Plastics at the service of the city
Plastics at the service of the city
Over 60% of the world's population currently lives in cities, as opposed to only 30% in the 1950s, and there are no signs of the trend running out of steam. City growth is one of the major events of the beginning of this millennium. There are around one million new urban residents per week. By 2030, the world's population is expected to reach eight billion people, five billion of which will be living in cities. This growth will primarily involve the so-called developing countries, whose cities should be home to an additional two billion people in the next 25 years
A different vision of urban transport
The days of personal vehicles seem to be numbered in cities. Urban planners find it unthinkable that each citizen will still have their own vehicle in the near future. And developments in electric car technology will have little to no impact on the problem because although it partially solves the problem of pollution, it has no impact on urban congestion. Means of transport are being reorganised in major cities as a result. The most promising are shared vehicles such as bicycles and cars.

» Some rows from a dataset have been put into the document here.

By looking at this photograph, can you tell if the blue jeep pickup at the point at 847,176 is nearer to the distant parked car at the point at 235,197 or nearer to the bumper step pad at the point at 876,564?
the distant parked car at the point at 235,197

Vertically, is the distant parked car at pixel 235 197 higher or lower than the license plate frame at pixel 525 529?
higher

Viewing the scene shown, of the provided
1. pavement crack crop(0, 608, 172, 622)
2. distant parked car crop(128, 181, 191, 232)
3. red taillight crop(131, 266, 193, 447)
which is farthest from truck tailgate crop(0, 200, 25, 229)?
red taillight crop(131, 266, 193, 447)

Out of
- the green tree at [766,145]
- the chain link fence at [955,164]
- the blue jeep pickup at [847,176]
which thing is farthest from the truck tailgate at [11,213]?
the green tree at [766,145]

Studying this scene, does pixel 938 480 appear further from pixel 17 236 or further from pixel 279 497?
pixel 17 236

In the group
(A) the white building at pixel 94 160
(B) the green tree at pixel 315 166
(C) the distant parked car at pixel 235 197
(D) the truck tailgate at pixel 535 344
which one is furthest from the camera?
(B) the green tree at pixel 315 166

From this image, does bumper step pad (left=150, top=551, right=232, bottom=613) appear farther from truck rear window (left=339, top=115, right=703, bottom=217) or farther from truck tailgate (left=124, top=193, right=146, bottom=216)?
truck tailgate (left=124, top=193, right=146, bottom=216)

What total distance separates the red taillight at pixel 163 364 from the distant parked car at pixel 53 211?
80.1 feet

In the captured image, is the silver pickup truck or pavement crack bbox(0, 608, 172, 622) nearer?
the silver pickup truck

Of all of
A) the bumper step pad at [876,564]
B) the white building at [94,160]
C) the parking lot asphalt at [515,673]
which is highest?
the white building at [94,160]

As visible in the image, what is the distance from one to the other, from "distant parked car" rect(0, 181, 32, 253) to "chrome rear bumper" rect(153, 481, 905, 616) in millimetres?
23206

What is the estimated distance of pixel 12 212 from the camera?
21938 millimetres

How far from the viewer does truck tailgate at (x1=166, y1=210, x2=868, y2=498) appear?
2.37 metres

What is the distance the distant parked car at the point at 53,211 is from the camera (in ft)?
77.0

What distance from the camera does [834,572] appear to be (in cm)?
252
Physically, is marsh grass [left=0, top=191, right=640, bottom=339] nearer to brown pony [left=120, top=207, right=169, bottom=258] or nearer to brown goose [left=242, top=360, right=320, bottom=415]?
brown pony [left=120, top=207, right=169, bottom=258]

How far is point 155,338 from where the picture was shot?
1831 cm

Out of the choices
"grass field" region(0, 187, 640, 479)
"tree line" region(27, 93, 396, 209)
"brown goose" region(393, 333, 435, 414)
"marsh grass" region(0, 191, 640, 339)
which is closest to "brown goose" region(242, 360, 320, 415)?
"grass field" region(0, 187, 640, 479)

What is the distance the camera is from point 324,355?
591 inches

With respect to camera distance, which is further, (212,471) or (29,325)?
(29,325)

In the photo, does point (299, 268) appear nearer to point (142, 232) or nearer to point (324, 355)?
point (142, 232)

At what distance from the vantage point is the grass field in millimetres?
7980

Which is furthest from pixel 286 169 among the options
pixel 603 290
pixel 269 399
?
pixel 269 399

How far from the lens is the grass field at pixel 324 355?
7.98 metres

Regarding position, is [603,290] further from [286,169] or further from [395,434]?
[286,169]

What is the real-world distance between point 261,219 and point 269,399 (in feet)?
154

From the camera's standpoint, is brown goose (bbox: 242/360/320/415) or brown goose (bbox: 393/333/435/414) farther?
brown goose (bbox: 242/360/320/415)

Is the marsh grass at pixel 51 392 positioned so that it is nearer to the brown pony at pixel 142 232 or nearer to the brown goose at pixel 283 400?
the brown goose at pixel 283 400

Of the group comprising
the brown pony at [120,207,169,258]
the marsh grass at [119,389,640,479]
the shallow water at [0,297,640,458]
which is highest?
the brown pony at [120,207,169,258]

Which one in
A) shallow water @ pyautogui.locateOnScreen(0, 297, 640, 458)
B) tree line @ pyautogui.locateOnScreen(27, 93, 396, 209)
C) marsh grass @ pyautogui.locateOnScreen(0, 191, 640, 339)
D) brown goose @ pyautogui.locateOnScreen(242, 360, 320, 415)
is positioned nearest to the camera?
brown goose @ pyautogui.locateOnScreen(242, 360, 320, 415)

Shared vehicles: plastics are used to meet the specifications
Offering self-service cars and bicycles entails taking the risk of seeing these means of transport degrading rapidly due to the lack of care, whether or not voluntary, shown by their users. How can this be remedied? By using materials that are affordable and easily replaceable when damaged. And polymers, of course, fit the bill! Shared cars are mainly composed of plastics, ABS for the body or various polymers including a polyurethane foam for the dashboard and PVC for the seats. Some might say that many cars are manufactured in this way. It's true, but in this case, effectiveness is more important than design. The parts are made into very simple shapes so that they can be easily moulded. Also, each of the vehicle's parts can be replaced in a couple of minutes should it need repairs. The plastics used require little maintenance and are very light, significantly contributing to the autonomy of electric vehicles.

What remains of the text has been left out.